How can $20/month flat pricing realistically work? What if I've got a content-heavy site that gets a lot of traffic? Will I get hit with a surprise bill, or will you eat the costs and just cut me off?
It's a great idea for a service, but the pricing just seems too simplistic.
So the bigger question then is what happens when they change this? Or go away. Also, have you seen what "Additionally, different hard limits apply for each plan." means on their pricing page[1]? Domain limits, maximum files, etc? What those might mean when you scale beyond expectation?
I don't mean to discourage. But big vendors pull the rug out from under people all the time, sometimes ruining a business because there's no viable alternative.
Make sure your eggs can be put in different baskets if need be.
> Sitesauce recommends the use of JAMstack-friendly alternatives to this services. For example, you could move your contact forms to StaticKit or your comments to Commento.
> However, there are times where the only option is to rely on your backend. For this, you can configure Sitesauce to proxy certain endpoints to your backend. You can also use this if you need to fetch some data from your backend via AJAX.
>Without access to your backend, there's no way for anyone to steal sensitive data or deface your website.
No way? At all? Why could they not deface or alter the static version? Of course there's a lot less attack surface but that doesn't mean it's invulnerable.
Some people will use the open source tool and other people will gladly pay money to have someone else manage it for them. Pretty much the same as any service that provides a (real or perceived) value and has open source alternatives.
Nothing, because people don't flock to self-hosted open source just because it exists. Else Slack/Discord would be dead. Effectively nobody uses their open source competitors because the experience is terrible rather than a service that takes it out of your hands in a nice package.
Open source tools already exist. Wget can and is used to build out static copies of websites. It's also possible to get most of the benefit by using a reverse proxy cache with super long TTLs and a targeted purging strategy to handle content updates.
If you're tempted to point out that those approaches are a pain to use and don't work perfectly, well a) welcome to a lot of open source, and b) that's why commercial ventures can still succeed.
Free? Let's be clear. There is no such thing. Ever.
Everything has a cost. You can spend money. Or you can spend time.

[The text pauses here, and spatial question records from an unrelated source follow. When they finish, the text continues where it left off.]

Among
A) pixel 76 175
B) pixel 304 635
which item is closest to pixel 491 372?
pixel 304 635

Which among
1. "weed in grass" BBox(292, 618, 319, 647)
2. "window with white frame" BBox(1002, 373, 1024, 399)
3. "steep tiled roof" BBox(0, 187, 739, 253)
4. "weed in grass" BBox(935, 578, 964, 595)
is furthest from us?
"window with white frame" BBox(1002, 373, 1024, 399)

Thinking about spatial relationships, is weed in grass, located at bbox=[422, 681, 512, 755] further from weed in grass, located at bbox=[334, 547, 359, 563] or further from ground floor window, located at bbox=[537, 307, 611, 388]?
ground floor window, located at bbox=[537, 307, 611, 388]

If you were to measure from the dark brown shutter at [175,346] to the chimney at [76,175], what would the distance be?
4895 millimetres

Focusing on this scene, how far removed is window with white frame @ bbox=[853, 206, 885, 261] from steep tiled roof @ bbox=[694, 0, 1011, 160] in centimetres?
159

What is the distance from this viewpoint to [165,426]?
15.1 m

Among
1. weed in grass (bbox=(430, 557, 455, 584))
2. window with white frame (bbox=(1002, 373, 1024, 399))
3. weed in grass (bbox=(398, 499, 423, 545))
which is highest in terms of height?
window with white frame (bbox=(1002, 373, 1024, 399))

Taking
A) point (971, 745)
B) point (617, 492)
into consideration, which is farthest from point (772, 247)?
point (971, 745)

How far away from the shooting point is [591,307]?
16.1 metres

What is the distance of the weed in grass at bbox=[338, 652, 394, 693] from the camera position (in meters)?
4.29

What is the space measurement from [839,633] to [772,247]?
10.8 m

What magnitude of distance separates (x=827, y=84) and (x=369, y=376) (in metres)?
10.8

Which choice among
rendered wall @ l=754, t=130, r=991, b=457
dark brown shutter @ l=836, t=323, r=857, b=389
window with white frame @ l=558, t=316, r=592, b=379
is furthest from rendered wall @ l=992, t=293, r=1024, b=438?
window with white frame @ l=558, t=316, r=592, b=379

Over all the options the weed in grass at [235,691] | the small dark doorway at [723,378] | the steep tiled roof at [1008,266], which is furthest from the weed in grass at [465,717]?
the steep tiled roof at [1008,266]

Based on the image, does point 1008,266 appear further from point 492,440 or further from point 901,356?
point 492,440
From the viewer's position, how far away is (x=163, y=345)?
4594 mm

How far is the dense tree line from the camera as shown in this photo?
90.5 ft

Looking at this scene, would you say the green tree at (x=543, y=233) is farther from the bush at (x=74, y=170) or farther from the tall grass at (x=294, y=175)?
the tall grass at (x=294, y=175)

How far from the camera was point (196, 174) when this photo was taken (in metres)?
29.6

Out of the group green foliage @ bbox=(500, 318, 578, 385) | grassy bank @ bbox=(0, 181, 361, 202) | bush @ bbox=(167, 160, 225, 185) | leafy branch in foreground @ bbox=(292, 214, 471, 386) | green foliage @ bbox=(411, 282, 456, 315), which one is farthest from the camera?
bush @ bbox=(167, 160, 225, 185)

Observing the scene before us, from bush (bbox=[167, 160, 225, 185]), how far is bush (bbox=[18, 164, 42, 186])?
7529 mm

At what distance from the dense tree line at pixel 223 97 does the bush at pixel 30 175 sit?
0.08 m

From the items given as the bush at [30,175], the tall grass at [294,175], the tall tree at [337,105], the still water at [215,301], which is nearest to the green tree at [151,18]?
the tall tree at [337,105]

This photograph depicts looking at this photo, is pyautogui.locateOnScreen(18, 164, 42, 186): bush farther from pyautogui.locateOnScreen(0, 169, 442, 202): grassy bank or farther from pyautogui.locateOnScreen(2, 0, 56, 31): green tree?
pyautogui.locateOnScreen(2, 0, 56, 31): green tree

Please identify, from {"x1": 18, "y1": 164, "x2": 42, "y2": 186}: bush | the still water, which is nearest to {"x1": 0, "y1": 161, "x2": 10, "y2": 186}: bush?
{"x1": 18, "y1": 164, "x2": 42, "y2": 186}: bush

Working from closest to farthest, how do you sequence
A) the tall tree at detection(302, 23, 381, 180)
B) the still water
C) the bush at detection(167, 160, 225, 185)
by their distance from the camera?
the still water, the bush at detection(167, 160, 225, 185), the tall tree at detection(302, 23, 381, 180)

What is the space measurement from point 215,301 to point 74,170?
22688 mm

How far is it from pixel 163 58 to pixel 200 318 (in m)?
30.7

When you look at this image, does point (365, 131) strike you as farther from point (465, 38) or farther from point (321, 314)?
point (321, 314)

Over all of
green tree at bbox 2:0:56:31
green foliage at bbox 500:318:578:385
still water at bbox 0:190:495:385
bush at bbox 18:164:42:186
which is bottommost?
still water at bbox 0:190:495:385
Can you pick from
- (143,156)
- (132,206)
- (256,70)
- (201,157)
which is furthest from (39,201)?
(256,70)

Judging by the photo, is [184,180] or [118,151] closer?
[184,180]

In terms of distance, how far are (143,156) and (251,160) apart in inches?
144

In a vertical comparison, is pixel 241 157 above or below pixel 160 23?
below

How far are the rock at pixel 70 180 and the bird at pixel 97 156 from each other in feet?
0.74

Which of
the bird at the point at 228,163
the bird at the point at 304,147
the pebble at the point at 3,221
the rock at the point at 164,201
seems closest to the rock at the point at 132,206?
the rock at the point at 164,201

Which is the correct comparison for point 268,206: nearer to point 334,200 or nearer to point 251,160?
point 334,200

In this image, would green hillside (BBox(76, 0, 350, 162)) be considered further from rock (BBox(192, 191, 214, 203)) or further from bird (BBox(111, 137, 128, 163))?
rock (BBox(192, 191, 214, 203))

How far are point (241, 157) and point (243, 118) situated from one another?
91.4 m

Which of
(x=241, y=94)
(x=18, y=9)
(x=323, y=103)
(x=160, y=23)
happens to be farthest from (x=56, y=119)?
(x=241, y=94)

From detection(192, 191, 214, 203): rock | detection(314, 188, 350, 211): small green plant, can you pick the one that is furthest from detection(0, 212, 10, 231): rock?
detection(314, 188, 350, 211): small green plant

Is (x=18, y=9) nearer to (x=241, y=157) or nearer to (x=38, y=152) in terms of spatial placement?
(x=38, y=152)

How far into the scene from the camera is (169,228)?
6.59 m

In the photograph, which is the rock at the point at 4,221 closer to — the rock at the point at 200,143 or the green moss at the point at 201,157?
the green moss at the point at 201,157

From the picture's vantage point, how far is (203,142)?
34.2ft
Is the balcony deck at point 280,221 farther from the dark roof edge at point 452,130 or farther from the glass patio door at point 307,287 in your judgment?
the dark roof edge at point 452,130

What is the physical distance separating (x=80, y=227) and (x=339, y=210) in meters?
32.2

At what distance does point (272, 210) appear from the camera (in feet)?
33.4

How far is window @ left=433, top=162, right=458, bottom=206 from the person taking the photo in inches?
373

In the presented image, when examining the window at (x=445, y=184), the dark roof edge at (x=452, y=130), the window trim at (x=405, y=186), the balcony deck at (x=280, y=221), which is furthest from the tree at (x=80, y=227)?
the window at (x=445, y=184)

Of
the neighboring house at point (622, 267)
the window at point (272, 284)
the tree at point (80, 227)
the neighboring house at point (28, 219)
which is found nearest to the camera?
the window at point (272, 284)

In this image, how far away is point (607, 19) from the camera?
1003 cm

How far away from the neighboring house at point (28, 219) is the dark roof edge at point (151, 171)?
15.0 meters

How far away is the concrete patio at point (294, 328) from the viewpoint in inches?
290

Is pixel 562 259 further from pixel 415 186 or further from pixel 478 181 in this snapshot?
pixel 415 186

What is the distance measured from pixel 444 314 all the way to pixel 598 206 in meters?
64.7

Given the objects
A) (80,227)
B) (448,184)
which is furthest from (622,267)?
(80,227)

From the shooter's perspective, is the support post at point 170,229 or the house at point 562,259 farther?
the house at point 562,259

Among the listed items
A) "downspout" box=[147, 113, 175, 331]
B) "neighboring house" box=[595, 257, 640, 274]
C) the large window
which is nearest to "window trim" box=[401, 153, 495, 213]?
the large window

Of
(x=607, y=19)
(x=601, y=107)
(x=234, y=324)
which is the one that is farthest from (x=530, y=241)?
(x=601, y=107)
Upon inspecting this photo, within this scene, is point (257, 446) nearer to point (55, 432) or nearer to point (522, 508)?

But either way, you will spend.
For example, Product X is $20 per month. To do the same yourself is 60 to 90 minutes per month. It's fair that you might not mind the time. You want to learn something new. But the idea that you're saving $20 per month is the wrong lens.
I hated Wordpress so much so that I wrote my own CMS + static site generator using a different approach and used it for clients who run sites with 3 million+ visitors a month currently. Once we made that move, we realized how horribly slow was Wordpress even on the best hardware thrown at it. Our costs dropped down to 1/10th of what we used to spend as well purely in terms of hardware. I can easily believe that static sites are the future.
I think this space has a lot of room for new players and definitely worth to keep a watch on. All the best. Hope you see success.